| ACTIVITY |
The pictures get left out, but everything else in the listing below must be duplicated exactly.

::::::::::

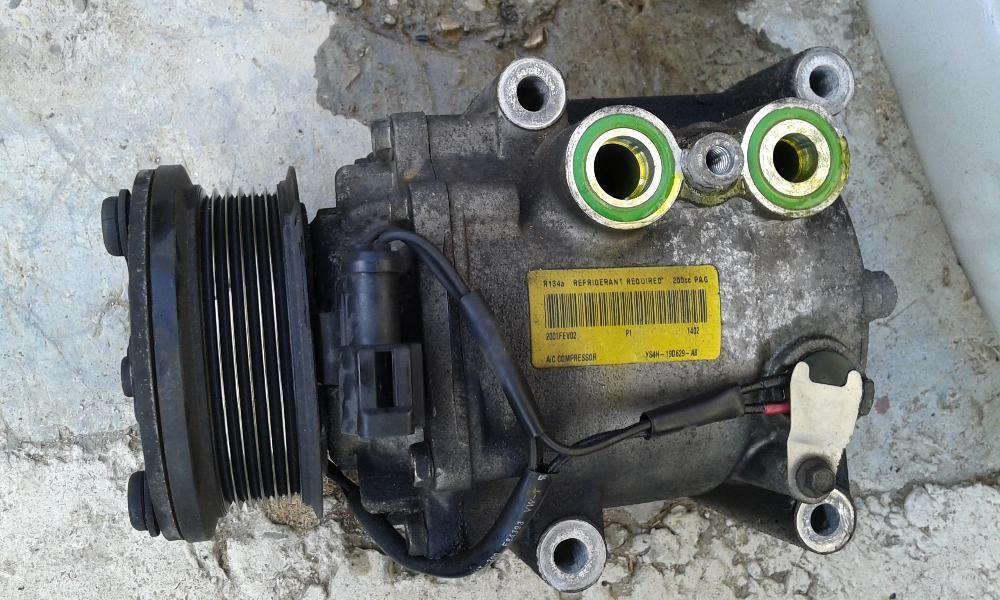 Compresor aer conditionat ford focus 1 1.8 tddi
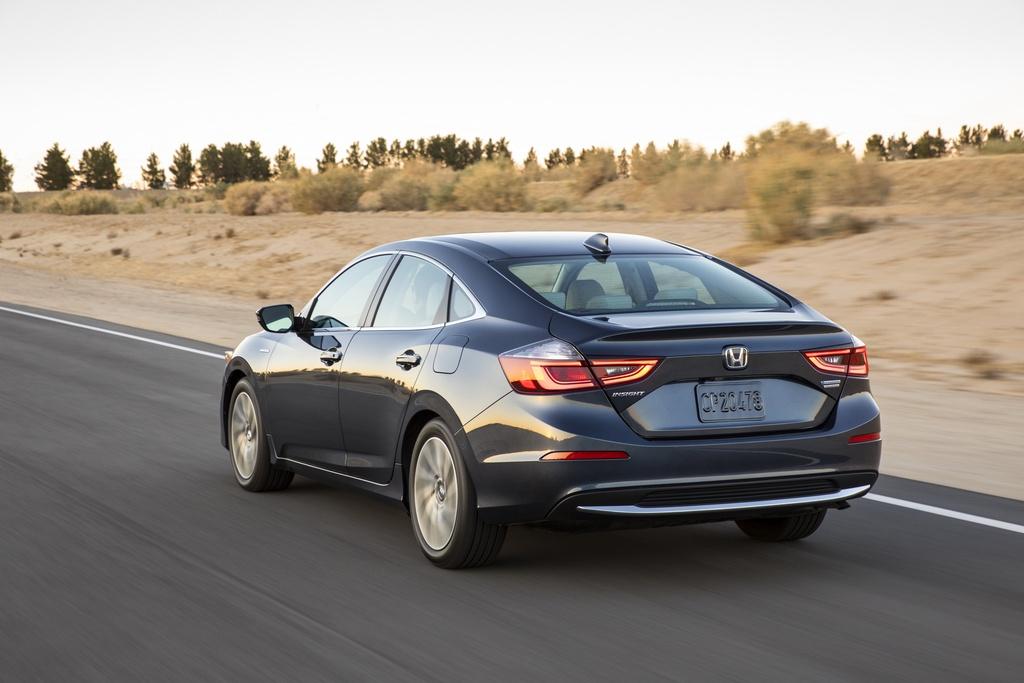 Honda sap ra mat Insight 2019, tieu thu nhien lieu 4,2l/100 km hinh anh 6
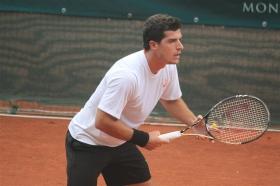 Alberto Brizzi classe 1984, n.295 ATP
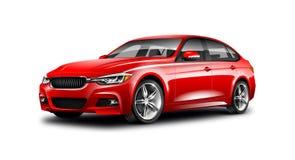在白色背景的红色普通轿车汽车与被隔绝的道路 免版税图库摄影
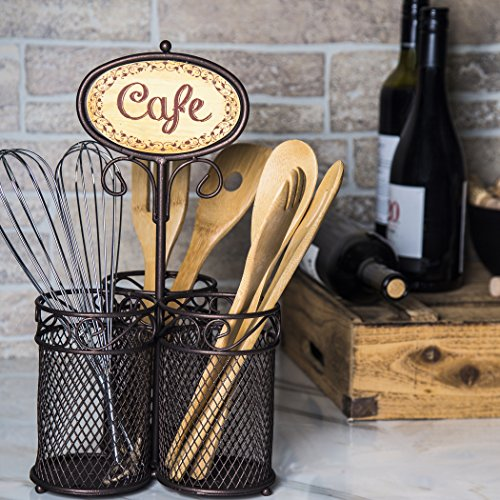 3 Sectional Home & Kitchen Wrought Iron Utensil (Picnic) Caddy with CAFA sighn For Utensil, Spatula, Silverware Holder for Kitchen Countertop Storage,Centerpiece (Countertop Spatula Holder compare prices)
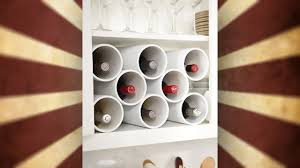 kitchen incredible 13 free diy wine rack plans you can build today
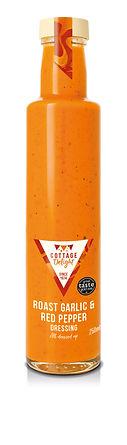 CD500010 Roast Garlic & Red Pepper Dress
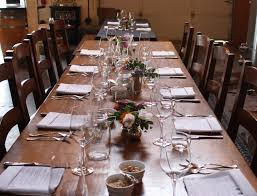 table dinner uncategorized elsom cellars farm to table dinner with and 21 acres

::::::::::

| YOUR RESPONSE |
 Compresor aer conditionat ford focus 1 1.8 tddi
 Honda sap ra mat Insight 2019, tieu thu nhien lieu 4,2l/100 km hinh anh 6
 Alberto Brizzi classe 1984, n.295 ATP
在白色背景的红色普通轿车汽车与被隔绝的道路 免版税图库摄影
 3 Sectional Home & Kitchen Wrought Iron Utensil (Picnic) Caddy with CAFA sighn For Utensil, Spatula, Silverware Holder for Kitchen Countertop Storage,Centerpiece (Countertop Spatula Holder compare prices)
 kitchen incredible 13 free diy wine rack plans you can build today
 CD500010 Roast Garlic & Red Pepper Dress
 table dinner uncategorized elsom cellars farm to table dinner with and 21 acres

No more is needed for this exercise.